Petitioner asserts, “Mulder has appealed his case all through the state courts so he has obviously ‘pursued his rights diligently.’” (Doc. No. 14, at 3.) But, that is not all that is required to show diligence. Aside from vague references to time spent in “maximum security” and a couple of cell searches that allegedly compromised his legal materials, Petitioner has "failed to elaborate on how [his] circumstances" affected his ability to bring his petition earlier. Johnson v. Jones, 274 F. App’x 703, 705 (10th Cir. 2008). For instance, he has not identified how, between June 3, 2010 and August 25, 2010, and March 10, 2017 and January 28, 2018, he was continually and thoroughly thwarted by uncontrollable circumstances from filing.
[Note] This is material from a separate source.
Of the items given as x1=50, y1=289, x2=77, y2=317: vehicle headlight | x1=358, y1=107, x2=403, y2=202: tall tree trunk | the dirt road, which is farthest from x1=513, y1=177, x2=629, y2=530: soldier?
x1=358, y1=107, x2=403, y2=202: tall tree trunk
Nor has he detailed who and what would not let him file even a skeleton petition by the deadline. He also does not hint what

continued to keep him from filing in the forty-two days beyond the limitation period or how extraordinary circumstances eased to let him file this habeas-corpus petition on January 29, 2018. Such vagueness is fatal to his contention that extraordinary circumstances kept him from a timely filing.